By Stephanie Overby , CIO |  Cloud Computing, intellectual property

Cloud providers are more likely to use subcontractors to meet spikes in demand. Cloud-stored data often hops from country to country, some with weak IP laws or enforcement. "Similarly, if your provider uses personnel who can remotely access your data and IP from countries with weak IP laws, you may be putting your IP at risk of theft or misappropriation, with little recourse," explains Rebecca Eisner, partner in the privacy and security practice of Mayer Brown. Finally, because many cloud services have grown out of consumer offerings, their standard contracts are severely lacking. "A term in a contract that provides that the cloud vendor owns all content a customer may put on its systems may be okay if that content is a picture of your dog, but may not be so good if you're talking about your development environment," says Edward Hansen, partner and co-chair of the global sourcing practice at Baker & McKenzie.

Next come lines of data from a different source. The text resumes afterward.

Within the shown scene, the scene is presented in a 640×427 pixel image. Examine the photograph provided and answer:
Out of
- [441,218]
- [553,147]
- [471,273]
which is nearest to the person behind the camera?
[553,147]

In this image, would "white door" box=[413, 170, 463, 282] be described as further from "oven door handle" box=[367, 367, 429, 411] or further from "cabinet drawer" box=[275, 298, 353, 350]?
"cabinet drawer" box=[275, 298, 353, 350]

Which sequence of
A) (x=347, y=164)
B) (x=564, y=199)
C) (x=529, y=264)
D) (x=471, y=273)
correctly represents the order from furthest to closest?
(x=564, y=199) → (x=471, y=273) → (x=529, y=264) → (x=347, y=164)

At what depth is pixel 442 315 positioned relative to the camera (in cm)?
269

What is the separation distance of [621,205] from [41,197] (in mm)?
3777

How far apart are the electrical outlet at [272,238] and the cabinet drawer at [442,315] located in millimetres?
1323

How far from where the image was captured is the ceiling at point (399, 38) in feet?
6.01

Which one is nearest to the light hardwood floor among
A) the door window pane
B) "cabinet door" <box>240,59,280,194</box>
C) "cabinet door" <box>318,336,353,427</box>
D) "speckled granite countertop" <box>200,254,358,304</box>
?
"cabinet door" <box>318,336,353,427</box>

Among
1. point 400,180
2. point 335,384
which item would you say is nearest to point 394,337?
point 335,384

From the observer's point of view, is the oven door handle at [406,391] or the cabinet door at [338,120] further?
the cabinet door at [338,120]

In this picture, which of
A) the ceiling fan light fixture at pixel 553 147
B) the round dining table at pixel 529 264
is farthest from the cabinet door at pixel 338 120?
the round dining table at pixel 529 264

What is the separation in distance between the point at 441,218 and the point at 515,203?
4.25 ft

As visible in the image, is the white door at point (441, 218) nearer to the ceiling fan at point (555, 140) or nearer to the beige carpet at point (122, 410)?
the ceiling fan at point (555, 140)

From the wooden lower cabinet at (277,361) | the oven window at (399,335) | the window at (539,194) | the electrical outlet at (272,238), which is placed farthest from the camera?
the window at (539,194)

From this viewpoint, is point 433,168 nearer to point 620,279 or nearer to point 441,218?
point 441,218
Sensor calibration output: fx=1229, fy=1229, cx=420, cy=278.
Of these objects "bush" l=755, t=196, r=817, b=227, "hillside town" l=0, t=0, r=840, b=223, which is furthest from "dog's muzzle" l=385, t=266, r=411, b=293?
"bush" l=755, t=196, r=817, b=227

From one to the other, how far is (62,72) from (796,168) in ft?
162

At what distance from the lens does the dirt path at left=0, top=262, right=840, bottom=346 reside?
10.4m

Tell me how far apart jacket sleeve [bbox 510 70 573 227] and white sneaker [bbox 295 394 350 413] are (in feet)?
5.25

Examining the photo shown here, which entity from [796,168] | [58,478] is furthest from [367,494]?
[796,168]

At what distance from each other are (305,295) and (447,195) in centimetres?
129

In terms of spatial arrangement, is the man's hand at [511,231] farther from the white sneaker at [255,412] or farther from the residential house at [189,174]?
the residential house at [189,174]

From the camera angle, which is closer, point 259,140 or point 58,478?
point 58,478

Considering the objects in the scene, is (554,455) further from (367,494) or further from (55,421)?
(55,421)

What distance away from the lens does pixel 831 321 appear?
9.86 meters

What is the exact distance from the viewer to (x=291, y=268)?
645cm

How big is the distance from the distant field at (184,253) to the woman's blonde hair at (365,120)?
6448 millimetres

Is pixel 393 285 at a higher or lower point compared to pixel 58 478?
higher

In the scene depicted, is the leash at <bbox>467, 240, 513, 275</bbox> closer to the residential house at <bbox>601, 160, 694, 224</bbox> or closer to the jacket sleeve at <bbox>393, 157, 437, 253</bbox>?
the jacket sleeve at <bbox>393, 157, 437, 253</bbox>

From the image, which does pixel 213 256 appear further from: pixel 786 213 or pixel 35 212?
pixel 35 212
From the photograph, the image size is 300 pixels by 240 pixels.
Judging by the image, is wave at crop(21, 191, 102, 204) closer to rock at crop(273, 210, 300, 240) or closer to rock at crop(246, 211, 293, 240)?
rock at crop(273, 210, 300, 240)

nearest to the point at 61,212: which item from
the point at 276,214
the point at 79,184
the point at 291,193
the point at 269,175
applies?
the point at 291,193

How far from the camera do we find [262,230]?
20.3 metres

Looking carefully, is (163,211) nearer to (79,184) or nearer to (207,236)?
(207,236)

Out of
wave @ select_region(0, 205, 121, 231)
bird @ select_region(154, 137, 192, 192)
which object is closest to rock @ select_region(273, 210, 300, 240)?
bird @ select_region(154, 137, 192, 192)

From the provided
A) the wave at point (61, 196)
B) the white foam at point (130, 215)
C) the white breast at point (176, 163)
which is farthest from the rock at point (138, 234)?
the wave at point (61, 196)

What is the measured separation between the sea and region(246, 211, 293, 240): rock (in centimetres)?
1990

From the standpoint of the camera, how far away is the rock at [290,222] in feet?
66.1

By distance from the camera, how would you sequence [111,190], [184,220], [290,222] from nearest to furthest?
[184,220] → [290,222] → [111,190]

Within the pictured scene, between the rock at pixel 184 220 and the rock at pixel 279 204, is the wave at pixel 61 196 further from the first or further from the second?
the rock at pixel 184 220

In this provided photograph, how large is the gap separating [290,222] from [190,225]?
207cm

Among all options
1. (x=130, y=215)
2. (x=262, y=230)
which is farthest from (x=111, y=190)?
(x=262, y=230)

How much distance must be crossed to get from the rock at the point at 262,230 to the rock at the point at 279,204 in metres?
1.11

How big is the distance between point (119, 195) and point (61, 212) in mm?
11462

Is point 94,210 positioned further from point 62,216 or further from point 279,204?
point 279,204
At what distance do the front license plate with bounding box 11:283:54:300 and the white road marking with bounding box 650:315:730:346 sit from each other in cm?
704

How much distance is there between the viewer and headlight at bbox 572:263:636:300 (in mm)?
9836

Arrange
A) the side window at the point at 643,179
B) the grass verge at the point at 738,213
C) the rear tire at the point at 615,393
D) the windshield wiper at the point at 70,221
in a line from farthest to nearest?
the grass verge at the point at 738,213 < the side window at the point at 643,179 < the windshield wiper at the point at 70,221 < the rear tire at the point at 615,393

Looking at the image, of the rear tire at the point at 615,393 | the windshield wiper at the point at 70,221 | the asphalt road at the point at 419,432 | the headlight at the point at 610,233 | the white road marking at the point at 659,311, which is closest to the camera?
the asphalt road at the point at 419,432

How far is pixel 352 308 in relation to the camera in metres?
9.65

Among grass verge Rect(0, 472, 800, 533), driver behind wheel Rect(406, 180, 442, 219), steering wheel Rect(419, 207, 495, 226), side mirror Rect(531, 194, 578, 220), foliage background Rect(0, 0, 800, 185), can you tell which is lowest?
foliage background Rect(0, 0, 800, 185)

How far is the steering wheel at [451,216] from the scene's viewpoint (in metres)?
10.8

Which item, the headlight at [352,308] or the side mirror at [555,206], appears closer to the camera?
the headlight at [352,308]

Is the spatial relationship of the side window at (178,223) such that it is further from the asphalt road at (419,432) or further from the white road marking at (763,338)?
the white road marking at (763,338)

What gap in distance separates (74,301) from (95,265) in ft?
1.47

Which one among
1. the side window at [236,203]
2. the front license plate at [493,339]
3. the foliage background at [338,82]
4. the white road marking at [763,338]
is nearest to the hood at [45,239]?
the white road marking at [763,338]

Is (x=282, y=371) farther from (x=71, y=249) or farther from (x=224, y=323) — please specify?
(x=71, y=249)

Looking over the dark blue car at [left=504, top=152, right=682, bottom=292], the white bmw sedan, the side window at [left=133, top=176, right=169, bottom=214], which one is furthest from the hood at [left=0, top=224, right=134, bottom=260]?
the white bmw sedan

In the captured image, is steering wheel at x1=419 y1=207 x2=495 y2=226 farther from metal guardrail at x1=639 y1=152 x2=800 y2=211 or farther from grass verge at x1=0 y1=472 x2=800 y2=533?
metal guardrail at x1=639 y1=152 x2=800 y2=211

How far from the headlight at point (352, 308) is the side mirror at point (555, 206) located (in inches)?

As the name suggests, data and IP in the cloud may as well be floating in the ether minus any vendor obligations or controls introduced by the customer into the deal. "Typically, [customers] are focused on cost reduction and performance. Intellectual property issues are viewed as 'lawyer issues,'" says Mayer Brown's Eisner. "In reality, a cloud provider's ability to protect intellectual property rights should receive as much scrutiny as the information security, price and technical solution." "We are seeing some awareness dawning of how much weaker some cloud providers' contracts are in security terms," adds Slaby of HfS Research. "But the siren song of lower costs and greater flexibility is difficult to resist."

To you protect your corporate crown jewels in the cloud, here are nine steps to follow:.

Pick the right provider. Take due diligence seriously. "Given that the category and its players are still relatively new, consider how you'll extract yourself and your sensitive IP in the event that your cloud provider fails abjectly to live up to its contract, goes out of business, or is acquired by a competitor," advises Slaby. "Take a careful look under the hood at any prospective cloud provider's plans around disaster recovery." If you want sophisticated protection of trade secrets, seek out only providers that offer sophisticated solutions with higher-security requirements.

Select the right service. Do everyone a favor -- don't sign your first-ever cloud contract for a core business function. "Many clients looking for benefits of the cloud are purposely moving IP last," says Bell, testing the waters with commodity services like IT service management or QA on standard software. "It's a way to make sure they understand the nuances."